Your dream client has expressed their wishes. They’ve told you what they want to do, and it decreases the odds of your winning. The challenge is that by allowing them to control the process you massively increase the odds of losing the opportunity.
You must respect your dream client and their wishes. But at the same time you also have to respect your sales process.
Respect the Process
Your sales process requires commitments.
- It requires that your prospect give you the commitment of their time.
- It likely requires a commitment to share the information that you need to help them build the right solution.
- It includes the commitments to bring other stakeholders, decision-makers, and decision influencers into the process.
- Any good process also includes gaining the commitment to resolve your prospective clients concerns as they reach the end of the buying process.
Your process marches you through the stages from target to close. And, if you want to win, you must be every bit as respectful of that process as you are your prospective client’s wishes. These two ideas will come into conflict at some point in the process.

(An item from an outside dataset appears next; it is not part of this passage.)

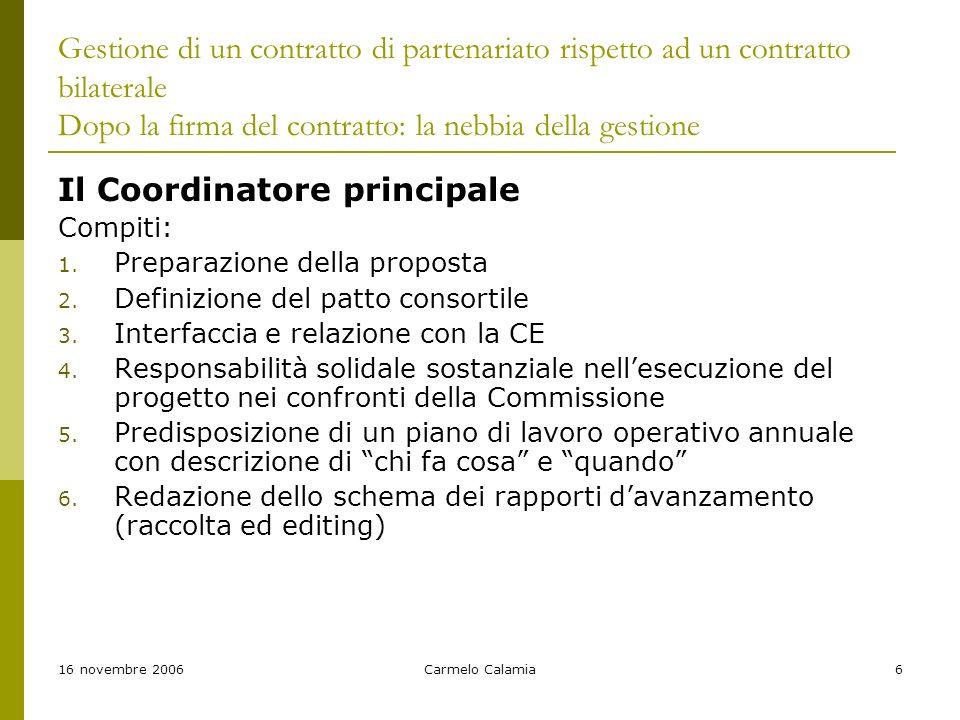 16 novembre 2006Carmelo Calamia6 Gestione di un contratto di partenariato rispetto ad un contratto bilaterale Dopo la firma del contratto: la nebbia della gestione Il Coordinatore principale Compiti: 1.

This is where you need to be able to sell.
Start Selling Commitments
The difficult challenge in selling is gaining the commitments you need when those commitments come into conflict with what your prospective client wants from you.
It starts at the very beginning of your relationship. You ask for a commitment of time that your client doesn’t really want to give you. You sell the idea that you will create value in exchange for that time.
Later you you are challenges with gaining information and you have to sell your prospective client on providing you the information by describing for them the value in allowing you access.
You do the same thing when you gain access to additional stakeholders. You sell the reason that you need access and how both of you will benefit from that access.
Selling is creating value and commitment gaining.
And Be Respectful
Being respectful of your client’s wishes doesn’t mean allowing them to take control of the sales process. It doesn’t requires that you allow them to go through the process without creating as much value for them as you possibly can—even when it isn’t easy.
Being respectful especially doesn’t mean that you have to be so soft around conflict that you can’t address the requirements of your process that later help you to deliver what your dream client suggests they ultimately want.
Respect your dream client. Respect their wishes. But also respect your sales process. Have enough respect for both your client and your process to negotiate the differences and do what’s right for both of you.